What the task asks
Output each line of the material below as a numbered list, leaving out any blank lines.

Dataset material
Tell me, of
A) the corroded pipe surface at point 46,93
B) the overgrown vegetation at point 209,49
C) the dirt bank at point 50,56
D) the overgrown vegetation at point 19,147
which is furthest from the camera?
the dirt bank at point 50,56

The completed task
1. Tell me, of
2. A) the corroded pipe surface at point 46,93
3. B) the overgrown vegetation at point 209,49
4. C) the dirt bank at point 50,56
5. D) the overgrown vegetation at point 19,147
6. which is furthest from the camera?
7. the dirt bank at point 50,56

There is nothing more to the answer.